Luis Enrique, envers et contre tout

Luis Enrique est clairement un personnage clivant dont l’attitude, notamment envers les journalistes, le comportement et les décisions controversées n’en finissent pas de secouer le cocotier du football hexagonal. Droit dans ses bottes, fidèle à ses principes (même s’il a dû en partie renoncer à certains, le football de possession qu’il souhaite mettre en place étant difficilement compatible avec les qualités naturelles de son effectif), exigeant à l’extrême (on l’a ainsi vu engueuler copieusement ses joueurs à Lyon alors que son équipe menait quatre à zéro), souvent à la limite de l’arrogance, le technicien espagnol semble totalement faire fi des nombreuses critiques à son égard et uniquement obsédé par le jeu produit par son équipe. Certains, comme Daniel Riolo, la voix majeure de l’After Foot sur RMC, qui le surnomme Géo Trouvetou et le compare à une sorte de savant fou, trouvent ses choix incompréhensibles et incohérents et l’accusent de toujours vouloir sortir un lapin de son chapeau pour avoir l’air plus malin que tout le monde (ainsi son choix de titulariser Beraldo en lieu et place de Lucas Hernandez face à la Real Sociedad, alors que le jeune Brésilien a clairement pris le bouillon à son poste de latéral gauche). D’autres considèrent qu’il ne s’agit pas du coach adéquat pour le PSG, un club qui devrait soigner sa communication, améliorer son image et chercher à arrondir les angles avec les médias. D’autres encore, dont nous faisons partie, l’admirent pour sa droiture, ses idées fortes, son intransigeance et sa faculté à absorber beaucoup de la pression qui pèse constamment sur une équipe qui ne joue jamais assez bien (quand le Real gagne avec un éventuel petit coup de pouce arbitral, on dit que c’est du classique, mais quand Paris s’impose, on entend toujours qu’il l’a fait sans convaincre ni rassurer, sempiternelle et usante rengaine des médias français). 

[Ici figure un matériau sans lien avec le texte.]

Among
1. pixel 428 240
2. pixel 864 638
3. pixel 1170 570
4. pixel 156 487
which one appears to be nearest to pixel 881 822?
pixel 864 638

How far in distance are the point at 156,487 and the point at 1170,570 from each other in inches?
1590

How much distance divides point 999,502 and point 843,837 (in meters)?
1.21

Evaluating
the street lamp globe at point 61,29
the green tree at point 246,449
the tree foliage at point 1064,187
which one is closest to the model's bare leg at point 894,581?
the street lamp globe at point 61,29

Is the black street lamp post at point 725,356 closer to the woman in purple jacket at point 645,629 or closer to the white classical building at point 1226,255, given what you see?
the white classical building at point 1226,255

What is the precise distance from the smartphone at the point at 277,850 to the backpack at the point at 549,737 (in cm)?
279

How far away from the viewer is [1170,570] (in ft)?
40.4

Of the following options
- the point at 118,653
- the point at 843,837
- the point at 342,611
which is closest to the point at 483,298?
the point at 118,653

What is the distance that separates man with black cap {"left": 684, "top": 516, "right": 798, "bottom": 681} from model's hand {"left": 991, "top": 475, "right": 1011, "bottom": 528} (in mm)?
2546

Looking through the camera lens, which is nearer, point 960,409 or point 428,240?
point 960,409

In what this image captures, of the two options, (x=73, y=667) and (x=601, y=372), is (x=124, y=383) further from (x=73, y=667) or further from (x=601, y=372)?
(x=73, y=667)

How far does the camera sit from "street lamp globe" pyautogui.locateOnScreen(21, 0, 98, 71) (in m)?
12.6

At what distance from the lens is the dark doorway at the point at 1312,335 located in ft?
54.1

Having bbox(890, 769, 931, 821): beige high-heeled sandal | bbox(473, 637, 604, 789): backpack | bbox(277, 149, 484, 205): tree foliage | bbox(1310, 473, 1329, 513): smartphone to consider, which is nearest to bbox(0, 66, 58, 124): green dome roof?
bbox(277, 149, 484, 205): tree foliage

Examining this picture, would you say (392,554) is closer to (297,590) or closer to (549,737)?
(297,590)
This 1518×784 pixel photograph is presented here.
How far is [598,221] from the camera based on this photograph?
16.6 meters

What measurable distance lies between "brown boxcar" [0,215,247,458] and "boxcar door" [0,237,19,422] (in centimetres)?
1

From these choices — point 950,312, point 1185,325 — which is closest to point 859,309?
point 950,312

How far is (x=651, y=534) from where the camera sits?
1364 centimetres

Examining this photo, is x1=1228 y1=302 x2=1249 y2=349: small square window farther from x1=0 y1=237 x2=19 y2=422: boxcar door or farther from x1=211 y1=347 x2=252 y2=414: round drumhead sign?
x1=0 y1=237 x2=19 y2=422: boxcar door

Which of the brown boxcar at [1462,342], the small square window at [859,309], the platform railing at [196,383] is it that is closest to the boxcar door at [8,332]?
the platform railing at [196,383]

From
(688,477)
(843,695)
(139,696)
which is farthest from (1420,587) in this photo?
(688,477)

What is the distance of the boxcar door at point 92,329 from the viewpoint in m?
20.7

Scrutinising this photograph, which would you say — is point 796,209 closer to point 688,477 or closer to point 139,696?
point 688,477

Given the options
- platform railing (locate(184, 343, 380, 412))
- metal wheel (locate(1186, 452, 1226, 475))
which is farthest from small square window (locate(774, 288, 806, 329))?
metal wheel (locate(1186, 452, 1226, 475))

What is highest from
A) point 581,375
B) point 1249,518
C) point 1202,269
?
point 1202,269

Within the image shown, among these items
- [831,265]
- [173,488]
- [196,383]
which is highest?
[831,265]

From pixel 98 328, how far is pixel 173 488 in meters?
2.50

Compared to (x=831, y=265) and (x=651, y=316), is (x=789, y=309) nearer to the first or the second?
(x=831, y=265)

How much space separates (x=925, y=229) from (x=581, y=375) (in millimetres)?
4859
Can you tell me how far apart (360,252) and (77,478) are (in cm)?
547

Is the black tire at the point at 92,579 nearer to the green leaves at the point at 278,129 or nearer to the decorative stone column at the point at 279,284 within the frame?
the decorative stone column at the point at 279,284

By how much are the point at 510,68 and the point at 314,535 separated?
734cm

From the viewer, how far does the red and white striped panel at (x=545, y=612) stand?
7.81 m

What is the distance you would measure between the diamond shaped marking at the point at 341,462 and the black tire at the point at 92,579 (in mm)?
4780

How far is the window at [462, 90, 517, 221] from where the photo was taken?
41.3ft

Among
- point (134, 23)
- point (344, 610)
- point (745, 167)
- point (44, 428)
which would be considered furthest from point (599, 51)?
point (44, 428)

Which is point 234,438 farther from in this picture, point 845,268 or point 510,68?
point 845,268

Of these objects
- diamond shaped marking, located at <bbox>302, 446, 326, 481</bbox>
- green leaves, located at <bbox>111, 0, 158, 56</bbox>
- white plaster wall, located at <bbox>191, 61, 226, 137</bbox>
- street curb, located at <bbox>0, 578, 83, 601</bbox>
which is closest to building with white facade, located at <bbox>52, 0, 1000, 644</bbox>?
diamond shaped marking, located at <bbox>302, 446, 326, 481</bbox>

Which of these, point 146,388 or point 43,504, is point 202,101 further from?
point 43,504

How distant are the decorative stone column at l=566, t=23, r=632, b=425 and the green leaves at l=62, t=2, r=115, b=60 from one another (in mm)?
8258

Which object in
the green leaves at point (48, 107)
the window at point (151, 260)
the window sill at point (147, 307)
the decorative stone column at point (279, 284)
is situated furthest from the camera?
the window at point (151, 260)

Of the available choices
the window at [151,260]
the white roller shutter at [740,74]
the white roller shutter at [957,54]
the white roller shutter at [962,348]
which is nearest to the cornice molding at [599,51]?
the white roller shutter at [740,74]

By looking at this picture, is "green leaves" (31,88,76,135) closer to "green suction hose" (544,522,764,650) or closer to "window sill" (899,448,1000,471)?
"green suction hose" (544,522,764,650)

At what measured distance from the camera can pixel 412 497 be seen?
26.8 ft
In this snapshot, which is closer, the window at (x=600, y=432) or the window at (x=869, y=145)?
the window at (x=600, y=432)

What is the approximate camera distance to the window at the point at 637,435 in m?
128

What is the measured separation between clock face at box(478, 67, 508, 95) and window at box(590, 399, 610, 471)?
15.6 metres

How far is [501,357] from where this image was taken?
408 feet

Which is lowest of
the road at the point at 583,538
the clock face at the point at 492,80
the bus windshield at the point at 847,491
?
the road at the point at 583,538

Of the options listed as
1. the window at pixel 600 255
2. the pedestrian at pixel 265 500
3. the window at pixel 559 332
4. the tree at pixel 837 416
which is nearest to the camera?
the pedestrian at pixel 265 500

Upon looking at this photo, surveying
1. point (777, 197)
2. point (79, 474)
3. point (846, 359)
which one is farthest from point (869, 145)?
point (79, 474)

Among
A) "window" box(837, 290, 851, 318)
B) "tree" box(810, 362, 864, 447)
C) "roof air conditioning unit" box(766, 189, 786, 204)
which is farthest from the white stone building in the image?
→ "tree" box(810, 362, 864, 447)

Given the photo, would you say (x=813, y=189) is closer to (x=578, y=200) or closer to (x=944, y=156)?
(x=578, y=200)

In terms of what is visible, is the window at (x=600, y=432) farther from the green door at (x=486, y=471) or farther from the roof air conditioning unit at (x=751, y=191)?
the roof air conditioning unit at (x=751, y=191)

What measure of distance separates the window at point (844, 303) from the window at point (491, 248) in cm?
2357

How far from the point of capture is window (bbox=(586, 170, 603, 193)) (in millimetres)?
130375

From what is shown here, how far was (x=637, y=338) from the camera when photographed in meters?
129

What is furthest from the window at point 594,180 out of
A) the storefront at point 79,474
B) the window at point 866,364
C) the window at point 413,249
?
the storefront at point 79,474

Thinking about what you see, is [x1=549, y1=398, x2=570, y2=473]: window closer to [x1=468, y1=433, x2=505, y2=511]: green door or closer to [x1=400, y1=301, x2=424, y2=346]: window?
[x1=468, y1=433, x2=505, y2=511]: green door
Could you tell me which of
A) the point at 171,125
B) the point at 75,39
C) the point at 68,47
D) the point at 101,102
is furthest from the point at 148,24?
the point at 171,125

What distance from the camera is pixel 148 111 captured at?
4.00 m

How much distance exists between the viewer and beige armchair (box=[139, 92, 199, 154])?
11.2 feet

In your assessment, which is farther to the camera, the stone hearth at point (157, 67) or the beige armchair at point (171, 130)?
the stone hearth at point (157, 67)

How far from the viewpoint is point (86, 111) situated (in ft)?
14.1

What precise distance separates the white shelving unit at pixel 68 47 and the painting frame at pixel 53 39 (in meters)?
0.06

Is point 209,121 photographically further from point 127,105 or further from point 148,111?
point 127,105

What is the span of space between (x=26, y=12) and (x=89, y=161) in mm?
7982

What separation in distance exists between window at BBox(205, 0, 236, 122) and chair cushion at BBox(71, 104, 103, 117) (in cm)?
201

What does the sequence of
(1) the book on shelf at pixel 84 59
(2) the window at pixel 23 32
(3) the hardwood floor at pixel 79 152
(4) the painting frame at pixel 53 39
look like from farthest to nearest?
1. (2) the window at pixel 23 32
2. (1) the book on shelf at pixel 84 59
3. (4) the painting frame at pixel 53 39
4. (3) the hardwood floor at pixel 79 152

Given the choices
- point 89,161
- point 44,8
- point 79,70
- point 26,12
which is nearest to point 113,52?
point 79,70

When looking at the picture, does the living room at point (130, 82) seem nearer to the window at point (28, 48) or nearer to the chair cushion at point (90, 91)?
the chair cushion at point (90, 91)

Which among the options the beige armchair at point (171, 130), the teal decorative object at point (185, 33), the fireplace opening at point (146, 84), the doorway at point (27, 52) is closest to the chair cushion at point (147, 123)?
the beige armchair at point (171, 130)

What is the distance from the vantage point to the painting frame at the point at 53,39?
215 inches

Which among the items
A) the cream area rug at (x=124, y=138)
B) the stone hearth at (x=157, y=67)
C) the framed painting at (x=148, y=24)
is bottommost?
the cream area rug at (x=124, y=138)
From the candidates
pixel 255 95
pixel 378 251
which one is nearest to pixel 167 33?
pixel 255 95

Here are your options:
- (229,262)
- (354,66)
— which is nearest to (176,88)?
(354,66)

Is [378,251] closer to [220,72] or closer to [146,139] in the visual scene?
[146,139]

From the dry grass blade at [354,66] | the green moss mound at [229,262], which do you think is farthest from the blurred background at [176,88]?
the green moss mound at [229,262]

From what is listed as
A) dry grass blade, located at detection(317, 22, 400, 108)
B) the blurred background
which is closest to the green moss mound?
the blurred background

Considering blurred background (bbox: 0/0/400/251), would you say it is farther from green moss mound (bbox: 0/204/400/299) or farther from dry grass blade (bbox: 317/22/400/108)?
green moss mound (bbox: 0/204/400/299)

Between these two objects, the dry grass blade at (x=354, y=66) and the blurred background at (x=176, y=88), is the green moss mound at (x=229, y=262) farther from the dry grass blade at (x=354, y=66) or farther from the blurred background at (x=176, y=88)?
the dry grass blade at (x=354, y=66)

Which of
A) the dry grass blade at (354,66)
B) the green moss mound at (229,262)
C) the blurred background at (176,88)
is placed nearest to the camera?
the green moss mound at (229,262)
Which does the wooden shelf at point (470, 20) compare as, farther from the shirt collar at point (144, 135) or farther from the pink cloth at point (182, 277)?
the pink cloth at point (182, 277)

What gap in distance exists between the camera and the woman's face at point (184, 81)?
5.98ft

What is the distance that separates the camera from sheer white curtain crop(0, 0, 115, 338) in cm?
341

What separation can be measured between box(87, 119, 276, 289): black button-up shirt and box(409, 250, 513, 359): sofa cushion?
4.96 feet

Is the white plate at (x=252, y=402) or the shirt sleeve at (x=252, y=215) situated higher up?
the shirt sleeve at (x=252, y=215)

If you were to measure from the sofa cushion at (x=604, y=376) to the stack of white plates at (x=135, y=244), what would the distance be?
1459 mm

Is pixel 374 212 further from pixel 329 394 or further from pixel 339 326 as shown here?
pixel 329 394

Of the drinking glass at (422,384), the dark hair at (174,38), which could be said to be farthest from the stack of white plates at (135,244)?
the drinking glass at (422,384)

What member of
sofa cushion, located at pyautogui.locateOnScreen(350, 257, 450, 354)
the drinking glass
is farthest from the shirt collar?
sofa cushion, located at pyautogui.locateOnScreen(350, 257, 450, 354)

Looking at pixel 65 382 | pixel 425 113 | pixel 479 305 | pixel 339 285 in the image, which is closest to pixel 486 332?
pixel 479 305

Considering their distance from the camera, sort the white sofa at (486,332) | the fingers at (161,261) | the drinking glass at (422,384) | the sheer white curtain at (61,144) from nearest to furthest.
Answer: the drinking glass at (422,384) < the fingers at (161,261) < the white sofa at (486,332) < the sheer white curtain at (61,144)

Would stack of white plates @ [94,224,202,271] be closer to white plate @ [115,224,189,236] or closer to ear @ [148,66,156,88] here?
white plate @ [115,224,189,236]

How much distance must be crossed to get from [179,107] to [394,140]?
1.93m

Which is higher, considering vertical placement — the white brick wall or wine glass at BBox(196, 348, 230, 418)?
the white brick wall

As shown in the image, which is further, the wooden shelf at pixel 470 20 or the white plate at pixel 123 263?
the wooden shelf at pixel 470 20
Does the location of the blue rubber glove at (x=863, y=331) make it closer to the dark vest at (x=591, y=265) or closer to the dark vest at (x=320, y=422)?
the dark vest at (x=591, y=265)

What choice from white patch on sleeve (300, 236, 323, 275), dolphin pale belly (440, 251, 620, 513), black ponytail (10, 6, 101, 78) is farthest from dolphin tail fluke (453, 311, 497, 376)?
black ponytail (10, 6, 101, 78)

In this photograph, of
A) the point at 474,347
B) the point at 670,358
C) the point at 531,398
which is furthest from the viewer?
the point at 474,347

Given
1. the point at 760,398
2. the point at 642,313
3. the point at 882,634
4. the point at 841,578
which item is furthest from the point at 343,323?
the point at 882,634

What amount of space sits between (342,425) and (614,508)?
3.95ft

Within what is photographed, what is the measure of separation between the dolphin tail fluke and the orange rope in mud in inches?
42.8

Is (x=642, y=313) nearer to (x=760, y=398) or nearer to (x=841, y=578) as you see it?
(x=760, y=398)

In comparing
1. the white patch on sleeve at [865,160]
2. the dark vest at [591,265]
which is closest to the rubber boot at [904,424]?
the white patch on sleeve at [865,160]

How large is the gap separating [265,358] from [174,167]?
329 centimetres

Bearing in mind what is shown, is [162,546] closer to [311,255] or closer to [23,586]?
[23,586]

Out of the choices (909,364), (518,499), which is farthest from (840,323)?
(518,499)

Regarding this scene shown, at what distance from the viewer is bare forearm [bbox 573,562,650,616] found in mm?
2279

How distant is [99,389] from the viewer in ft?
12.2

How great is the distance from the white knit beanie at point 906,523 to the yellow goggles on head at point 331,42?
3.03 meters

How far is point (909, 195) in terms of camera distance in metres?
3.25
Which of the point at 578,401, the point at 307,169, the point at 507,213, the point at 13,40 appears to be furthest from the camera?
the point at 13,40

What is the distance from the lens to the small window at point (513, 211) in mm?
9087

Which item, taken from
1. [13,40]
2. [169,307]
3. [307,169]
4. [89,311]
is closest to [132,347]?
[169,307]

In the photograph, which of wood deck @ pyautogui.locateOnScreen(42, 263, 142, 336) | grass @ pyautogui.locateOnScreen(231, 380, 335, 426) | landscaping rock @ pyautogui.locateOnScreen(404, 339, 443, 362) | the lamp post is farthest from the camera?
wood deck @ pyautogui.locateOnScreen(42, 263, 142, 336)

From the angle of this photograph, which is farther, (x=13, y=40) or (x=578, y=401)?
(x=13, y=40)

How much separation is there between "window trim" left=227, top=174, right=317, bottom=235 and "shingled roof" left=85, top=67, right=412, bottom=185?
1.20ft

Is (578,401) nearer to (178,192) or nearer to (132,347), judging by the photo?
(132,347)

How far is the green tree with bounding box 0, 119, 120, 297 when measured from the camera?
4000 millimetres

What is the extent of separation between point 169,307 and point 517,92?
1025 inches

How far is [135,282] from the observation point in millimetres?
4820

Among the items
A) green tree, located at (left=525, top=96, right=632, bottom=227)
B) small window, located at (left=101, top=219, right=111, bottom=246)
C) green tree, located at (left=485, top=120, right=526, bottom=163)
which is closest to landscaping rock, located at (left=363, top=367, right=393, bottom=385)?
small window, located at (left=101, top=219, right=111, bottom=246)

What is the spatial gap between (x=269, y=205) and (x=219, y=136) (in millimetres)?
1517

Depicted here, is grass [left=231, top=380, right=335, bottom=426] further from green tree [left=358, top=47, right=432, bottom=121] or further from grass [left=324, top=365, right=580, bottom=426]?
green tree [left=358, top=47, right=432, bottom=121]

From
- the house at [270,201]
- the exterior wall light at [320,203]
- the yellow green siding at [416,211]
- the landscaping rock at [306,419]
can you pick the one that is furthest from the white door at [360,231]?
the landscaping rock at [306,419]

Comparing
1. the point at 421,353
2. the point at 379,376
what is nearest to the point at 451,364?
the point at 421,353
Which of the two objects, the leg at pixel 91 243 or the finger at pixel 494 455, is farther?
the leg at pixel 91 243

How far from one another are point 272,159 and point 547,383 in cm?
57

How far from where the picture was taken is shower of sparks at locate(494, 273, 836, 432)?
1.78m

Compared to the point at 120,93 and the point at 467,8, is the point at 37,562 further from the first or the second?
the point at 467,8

Disons-le tout net, le travail effectué par Luis Enrique depuis son arrivée sur le banc parisien est en tous points remarquable et tranche avec le pénible intérim assuré par ses prédécesseurs Pocchetino et Galtier. Il est arrivé à la tête d’un club qui venait de perdre coup sur coup Messi, Neymar et Verratti et qui avait engagé un bras de fer contractuel avec sa grande vedette Mbappé. On a vu des contextes nettement plus favorables pour débarquer au sein d’un club, mais l’Espagnol s’est lancé avec envie et conviction dans l’opération reconstruction (et non séduction, car au fond il s’en fiche éperdument de séduire et le fait de plaire ne l’intéresse que moyennement). Pourtant, les critiques n’ont pas tardé à fuser, et ce dès après le premier match de championnat contre Lorient. C’était donc ça, la patte Luis Enrique ? Un jeu fondé sur la possession pour la possession, le contrôle pour le contrôle, dénué de la moindre étincelle et de la moindre accélération, un football hispanisant jusqu’à la caricature, ennuyeux, rébarbatif, soporifique au possible ? Après ce triste match nul stérile, l’entraîneur parisien se dit pourtant satisfait du contenu. Premier contre-pied, bien d’autres suivront. Vient ensuite la déroute à Newcastle en Champions League, attribuée en grande partie à l’Espagnol qui reste fidèle à son 4-2-4 suicidaire face à la férocité et l’engagement physique des Magpies. Une fois encore, Luis Enrique maintient face à la presse qu’il a eu raison de ne pas changer de système en cours de match, alors que toute l’évidence des faits est contre lui. Cette manière constante de nier la réalité agace furieusement mais braque les projecteurs sur sa personne pendant que son équipe peut tranquillement continuer sa progression et assimiler ses principes. Il y a du Mourinho dans cette façon d’accaparer la lumière pour laisser respirer ses joueurs, et du Bielsa aussi, dans cette forme d’autisme assumé, de communication à œillères, d’obsession absolue pour le rectangle vert.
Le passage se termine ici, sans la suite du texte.